It would be hard to find a better time to be in IT than right now. That’s only true, though, if you believe that significant changes is good and aren’t wed to the status quo. Big change is coming and with big change comes insecurity, for sure, but also big opportunity.
These are some of the factors making this moment so interesting:
It’s anyone’s game
A few enormous companies have dominated IT for decades. Several are showing signs of faltering and it seems clear that a few of the giants like an Oracle or Microsoft will fall in the near future (prediction: no more than two years before we see a handful of big meltdowns). With the giants losing their stranglehold, it’s anyone’s game and no one is quite sure who will be the new dominant players.
The Cloud shift will come
A significant number of enterprises are sitting on software that isn’t Cloud and are actively planning what to do next. Even the less conservative have kept on-premise systems mostly in place while revamping their strategy (with the exception of using Salesforce). When they start to make their inevitable choices to execute their thought-through strategy, we’ll see a big, rapid shift toward Cloud. They’ll move en masse to Workday, NetSuite, and other mature Cloud applications that will quickly replace the stalwarts, quite possibly a titan like SAP. They’ll move their backends to Amazon and Rackspace. They’ll file share with Box.
Remember how fast Siebel went down? It will happen like that for more than a few.
Mobile extends everything
Enterprise software made its money on desktops and laptops. That’s an outdated paradigm, as Box CEO Aaron Levie said in a recent interview:
All of a sudden, you have a 2 to 3x gain the the addressable market for enterprise software, which is totally unfathomable and just a massive discontinuous change from what Oracle or Microsoft of SAP could have done 5 or 10 years ago
Levie has it exactly right. Mobile moves people out of the office, a space they only needed to have to access their computer and phone…both of which are now in their pocket. How much bigger can change get than altering how and where work is performed?
Some will survive
But despite the disruption, clever companies will survive the change. Some are predisposed by their position today to make it, like Apple and Google, while others have shown a resilience that will likely see them through despite the shifts taking place (think: IBM). So much change needs to take place that it’s really difficult to predict the winners and losers.
You can’t win by acquisition
Before you think the big guys can simply acquire their way out of the challenge, think again. Andreessen Horowitz’s Scott Weiss writing in TechCrunch points out his reasons why he believes many enterprise software companies are in trouble. He calls the companies that will emerge, “30 New Enterprise Franchises,” that will resist high acquisition offers and emerge form the other side of this change as leaders:
Where will these 30 New Franchises come from? A double investment cycle in SaaS, as the large incumbents buy the early SaaS pioneers and fumble them, will pave the way. Like Lenny from “Of Mice and Men,” they will smother these companies with too much negative attention, mismatched sales forces and misunderstood business models. Following a short vesting period, the product and management talent — who are used to working at a completely different pace — will ultimately leave the incumbent, resulting in a bevy of entrepreneurs that roll out to start even more of these franchises.
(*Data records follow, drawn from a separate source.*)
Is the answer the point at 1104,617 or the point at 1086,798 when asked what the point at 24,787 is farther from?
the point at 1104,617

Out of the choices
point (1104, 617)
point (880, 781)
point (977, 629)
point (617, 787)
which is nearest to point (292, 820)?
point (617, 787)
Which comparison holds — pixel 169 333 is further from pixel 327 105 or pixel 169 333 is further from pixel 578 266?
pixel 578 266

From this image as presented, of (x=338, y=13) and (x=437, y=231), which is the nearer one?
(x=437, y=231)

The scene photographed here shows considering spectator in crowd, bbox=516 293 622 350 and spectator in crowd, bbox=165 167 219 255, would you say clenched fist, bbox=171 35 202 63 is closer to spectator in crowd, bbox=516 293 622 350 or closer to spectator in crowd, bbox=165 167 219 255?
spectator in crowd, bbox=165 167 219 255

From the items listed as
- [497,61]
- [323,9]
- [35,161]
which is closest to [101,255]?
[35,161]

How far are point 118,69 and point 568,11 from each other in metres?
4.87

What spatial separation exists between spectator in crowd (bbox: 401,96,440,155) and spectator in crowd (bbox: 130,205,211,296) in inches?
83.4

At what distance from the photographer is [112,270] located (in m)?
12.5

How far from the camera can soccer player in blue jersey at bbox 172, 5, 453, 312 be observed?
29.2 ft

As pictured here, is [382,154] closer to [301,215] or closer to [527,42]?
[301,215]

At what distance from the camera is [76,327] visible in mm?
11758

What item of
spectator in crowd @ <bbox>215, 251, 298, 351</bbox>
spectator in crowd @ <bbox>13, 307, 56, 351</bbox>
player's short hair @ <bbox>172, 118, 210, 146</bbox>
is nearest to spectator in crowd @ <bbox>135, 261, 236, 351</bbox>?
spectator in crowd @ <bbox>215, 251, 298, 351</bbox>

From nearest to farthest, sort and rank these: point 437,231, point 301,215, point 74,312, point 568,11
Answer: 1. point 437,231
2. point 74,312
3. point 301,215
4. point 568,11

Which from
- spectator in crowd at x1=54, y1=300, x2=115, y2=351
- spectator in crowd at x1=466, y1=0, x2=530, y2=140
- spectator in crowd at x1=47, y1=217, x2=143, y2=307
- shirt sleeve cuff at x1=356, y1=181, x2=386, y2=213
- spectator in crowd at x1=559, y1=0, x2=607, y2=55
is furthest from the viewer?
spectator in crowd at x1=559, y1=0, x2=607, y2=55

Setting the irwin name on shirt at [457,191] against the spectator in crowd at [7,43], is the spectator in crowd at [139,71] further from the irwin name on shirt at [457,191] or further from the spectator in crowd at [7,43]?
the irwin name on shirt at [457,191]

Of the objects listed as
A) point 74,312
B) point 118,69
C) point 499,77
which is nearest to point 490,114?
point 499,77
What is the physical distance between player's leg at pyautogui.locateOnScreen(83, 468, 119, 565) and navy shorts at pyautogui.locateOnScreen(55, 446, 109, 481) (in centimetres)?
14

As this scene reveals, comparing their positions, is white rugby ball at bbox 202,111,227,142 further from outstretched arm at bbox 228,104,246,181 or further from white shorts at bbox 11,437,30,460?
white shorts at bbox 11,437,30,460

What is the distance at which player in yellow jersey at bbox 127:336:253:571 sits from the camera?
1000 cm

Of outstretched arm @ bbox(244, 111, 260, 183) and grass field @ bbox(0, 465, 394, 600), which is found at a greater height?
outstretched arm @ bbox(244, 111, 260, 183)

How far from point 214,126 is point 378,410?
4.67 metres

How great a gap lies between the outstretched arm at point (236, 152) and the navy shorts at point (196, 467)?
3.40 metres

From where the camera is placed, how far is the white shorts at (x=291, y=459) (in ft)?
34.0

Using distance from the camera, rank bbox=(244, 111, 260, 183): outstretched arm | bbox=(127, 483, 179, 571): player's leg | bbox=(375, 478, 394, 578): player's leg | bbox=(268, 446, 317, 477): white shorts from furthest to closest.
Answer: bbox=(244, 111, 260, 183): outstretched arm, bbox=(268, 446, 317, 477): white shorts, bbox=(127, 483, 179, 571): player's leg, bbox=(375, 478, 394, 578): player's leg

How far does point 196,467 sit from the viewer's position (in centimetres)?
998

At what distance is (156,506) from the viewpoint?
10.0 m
Seems like an amazing opportunity, doesn’t it?
I fully agree with you Chris. I shared this exact vision with a group of my friends who happen to work for a very large IT multinational. They don’t seem to get it. They seem to think cloud computing is a niche. Well, no wonder, their company is on the exact opposite position to AWS in the latest Gartner IaaS quadrant, haha! (now you know who I am talking about)
I also believe some of the SaaS incumbents will not fare well. Salesforce.com strikes me as a possible candidate for getting disrupted, despite massive investments in their platform vision. They run a very expensive high-touch business model which, for an SaaS model, leaves them vulnerable to getting disrupted by “good enough” products at a “fair” price.
“The Innovator’s Dilemma” should be a mandatory reading for induction of new employees in SaaS companies
Bogdan, excellent comments and I fear you may be spot on with Salesforce as they’re a bit of a hybrid of old and new and that’s a disability for them.